Judge Miller however shot down Fillipus’ other claims of wrongful arrest and unlawful detention as the action was instituted more than 12 months after the cause of action arose.
The claim for wrongful and unlawful arrest on July 27, 2010 and for doing so without a warrant, and without reasonable and probable cause of suspicion, for which he asked N$200,000 and the claim for wrongful detention of Fillipus for 291 days for which he wanted N$2 million for damages suffered, was thrown out by Judge Miller, but he ordered that the claim for wrongful prosecution of N$250,000 against the PG could be heard.
The PG then lodged an appeal in the Supreme Court but failed to secure leave to appeal from the High Court which resulted in the Supreme Court striking the matter from the roll and placing it back on the High Court roll.
According to Appeal Judge Dave Smuts who wrote the judgement with the concurrence of Deputy Chief Justice, Petrus Damaseb, and Acting Judge of Appeal Theo Frank, the order made by Judge Miller was interlocutory in nature and required leave to appeal from the High Court.
He further said the order to dismiss the special plea while incidental to the main dispute could have been raised on appeal once the matter was finalised. But, he said, crucially it did not dispose of Fillipus’ action and once finalised was appealable. Fillipus was arrested on July 27, 2010 after he was found washing himself and his clothes in a riverbed near the crime scene and he was charged with the brutal rape and murder of the schoolgirl after whom a bridge built in the vicinity was named in her memory.

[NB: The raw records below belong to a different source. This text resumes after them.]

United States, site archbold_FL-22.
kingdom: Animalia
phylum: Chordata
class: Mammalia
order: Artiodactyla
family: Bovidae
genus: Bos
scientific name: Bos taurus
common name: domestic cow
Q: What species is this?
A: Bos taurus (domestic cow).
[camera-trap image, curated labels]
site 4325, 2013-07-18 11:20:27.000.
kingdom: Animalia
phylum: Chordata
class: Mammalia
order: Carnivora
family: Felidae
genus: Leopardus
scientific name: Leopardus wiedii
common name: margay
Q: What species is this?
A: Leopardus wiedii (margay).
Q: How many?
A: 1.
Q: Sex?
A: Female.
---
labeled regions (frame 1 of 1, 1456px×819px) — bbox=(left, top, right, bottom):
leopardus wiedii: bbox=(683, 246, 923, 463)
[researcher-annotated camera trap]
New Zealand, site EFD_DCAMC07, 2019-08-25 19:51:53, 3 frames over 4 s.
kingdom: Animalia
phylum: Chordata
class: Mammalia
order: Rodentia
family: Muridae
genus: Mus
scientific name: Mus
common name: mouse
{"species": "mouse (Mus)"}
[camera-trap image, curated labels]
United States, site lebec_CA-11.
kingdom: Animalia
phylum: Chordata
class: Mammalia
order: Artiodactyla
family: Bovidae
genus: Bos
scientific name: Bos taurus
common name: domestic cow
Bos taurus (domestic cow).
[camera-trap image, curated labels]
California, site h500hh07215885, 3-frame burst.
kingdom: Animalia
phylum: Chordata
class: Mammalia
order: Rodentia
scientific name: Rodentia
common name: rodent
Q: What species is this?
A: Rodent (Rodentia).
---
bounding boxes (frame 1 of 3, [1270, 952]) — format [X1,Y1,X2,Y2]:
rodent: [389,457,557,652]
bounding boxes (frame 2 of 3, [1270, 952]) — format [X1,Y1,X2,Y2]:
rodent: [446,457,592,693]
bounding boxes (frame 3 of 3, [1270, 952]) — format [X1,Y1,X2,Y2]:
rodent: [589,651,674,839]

Fillipus spent 191 days in custody and the charges against him were withdrawn on May 13, 2011 as a result of a purported lack of evidence against him.
Fillipus made headlines again in 2014 when he was arrested for bestiality for allegedly having sexual intercourse with a goat.
He also spent six months in jail for breaking into his aunt’s house at Onaghulo village, where he stayed, immediately after his release from custody in Windhoek in the Stoffels case.